To do this, it is necessary to think about the hypothesis of prolonged hibernation. Based on the assumption that the more advanced a society becomes, both culturally and technologically, the more likely it will be to transition from biological to completely (or almost) artificial.
If humans are already starting to build bionic body parts and devices that can combine a living brain with artificial intelligence, imagine what civilizations thousands, or even millions, of years old would have already achieved.
According to a NASA scientist, when searching for aliens in SETI, we shouldn’t limit our search to biological signs of life, we also need to look for extraterrestrials who have long ago advanced beyond blood and flesh to artificial intelligence.
The idea behind the article is that the most advanced civilizations would have discovered how to abandon their inefficient and death-prone biological bodies by uploading their minds into a machine, making processing power the most precious resource of all.
The hypothesis argues that if processing power is the only resource sustaining this civilization, the right conditions are crucial for continued advancement.
“There is a thermodynamic cost to running temperature-dependent information processing: in principle, running processing becomes 10 times more efficient if your computer is 10 times cooler.

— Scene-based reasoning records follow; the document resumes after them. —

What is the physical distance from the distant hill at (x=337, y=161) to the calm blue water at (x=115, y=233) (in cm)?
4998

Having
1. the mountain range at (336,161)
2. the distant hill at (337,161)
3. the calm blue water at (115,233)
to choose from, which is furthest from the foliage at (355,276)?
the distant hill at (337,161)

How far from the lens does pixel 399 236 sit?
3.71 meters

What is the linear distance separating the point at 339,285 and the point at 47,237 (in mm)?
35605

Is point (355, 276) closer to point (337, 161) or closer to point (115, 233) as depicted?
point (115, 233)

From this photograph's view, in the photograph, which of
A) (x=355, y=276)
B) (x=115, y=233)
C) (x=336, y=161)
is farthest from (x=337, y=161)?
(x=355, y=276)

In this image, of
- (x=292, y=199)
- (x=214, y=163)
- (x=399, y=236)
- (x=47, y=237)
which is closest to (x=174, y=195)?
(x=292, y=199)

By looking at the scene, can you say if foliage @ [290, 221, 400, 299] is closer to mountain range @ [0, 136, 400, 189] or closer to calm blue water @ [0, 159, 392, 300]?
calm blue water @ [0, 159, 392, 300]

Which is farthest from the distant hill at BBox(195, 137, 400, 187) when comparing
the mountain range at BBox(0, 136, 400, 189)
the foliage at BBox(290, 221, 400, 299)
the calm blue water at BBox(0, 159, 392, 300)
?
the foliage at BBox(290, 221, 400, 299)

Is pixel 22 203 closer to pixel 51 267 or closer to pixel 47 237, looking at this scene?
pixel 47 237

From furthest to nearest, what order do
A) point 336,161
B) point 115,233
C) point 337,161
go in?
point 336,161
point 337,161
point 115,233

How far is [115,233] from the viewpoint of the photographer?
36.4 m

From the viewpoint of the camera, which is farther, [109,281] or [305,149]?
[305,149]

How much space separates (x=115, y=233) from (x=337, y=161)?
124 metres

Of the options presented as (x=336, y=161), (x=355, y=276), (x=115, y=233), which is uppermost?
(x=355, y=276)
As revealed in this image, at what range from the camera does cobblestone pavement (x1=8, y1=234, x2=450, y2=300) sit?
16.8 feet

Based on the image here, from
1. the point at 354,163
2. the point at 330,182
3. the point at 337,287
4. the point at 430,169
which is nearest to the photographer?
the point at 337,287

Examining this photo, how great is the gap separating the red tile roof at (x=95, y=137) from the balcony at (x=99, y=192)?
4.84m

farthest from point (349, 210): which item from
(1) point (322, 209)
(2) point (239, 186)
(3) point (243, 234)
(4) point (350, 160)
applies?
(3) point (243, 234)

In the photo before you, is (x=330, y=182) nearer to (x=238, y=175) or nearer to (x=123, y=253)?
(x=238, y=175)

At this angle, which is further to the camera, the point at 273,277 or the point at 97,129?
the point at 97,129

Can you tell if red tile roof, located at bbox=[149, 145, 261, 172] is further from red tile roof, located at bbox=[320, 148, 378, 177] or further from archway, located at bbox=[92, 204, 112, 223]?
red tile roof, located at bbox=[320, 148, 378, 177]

Right now, the cosmic background radiation does almost everything in the Universe hotter than 3 degrees Kelvin, but as the Universe expands, this temperature will decrease exponentially”, explain Sandberg and Ćirković.
In this way, post-biological aliens could consider putting themselves into “sleep mode” to ignore present conditions.
However, not all scientists are convinced by this logic. Astrophysics and science fiction expert David Brin said in an interview that it doesn’t make much sense to forego thousands or millions of years of advancement only to end up in a more energy-efficient future.
The study was published in the Journal of the British Interplanetary Society.